US car manufacturer Ford has collaborated with HP to reuse spent 3D printed powders and parts, turning them into injection molded vehicle parts – which they claim is an industry first.

The recycled materials are being used to manufacture injection-moulded fuel-line clips installed first on the vehicle OEM’s Super Duty F-250 trucks. The parts have better chemical and moisture resistance than conventional versions, are 7% lighter and cost 10% less. The Ford research team has identified 10 other fuel-line clips on existing vehicles that could benefit from this innovative use of material and are migrating it to future models.

Debbie Mielewski, Ford technical fellow, sustainability, said: “Many companies are finding great uses for 3D printing technologies, but, together with HP, we’re the first to find a high-value application for waste powder that likely would have gone to landfill, transforming it into functional and durable auto parts.”

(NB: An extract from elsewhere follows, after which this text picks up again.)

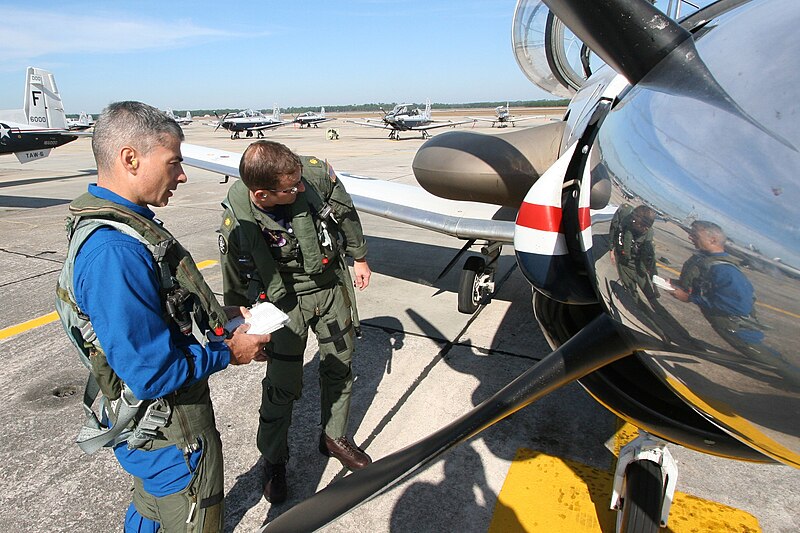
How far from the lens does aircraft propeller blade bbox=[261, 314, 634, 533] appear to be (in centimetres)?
146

Ford uses HP’s 3D printing technology at the company’s Advanced Manufacturing Centre. It is developing new applications and utilising a multitude of different processes and materials for 3D printing, including filaments, sand, powders and liquid vat polymerization. The company already employs 3D printing for a variety of low-volume commercial vehicle parts, as well as fixtures used by assembly line workers use, saving production time and enhancing quality.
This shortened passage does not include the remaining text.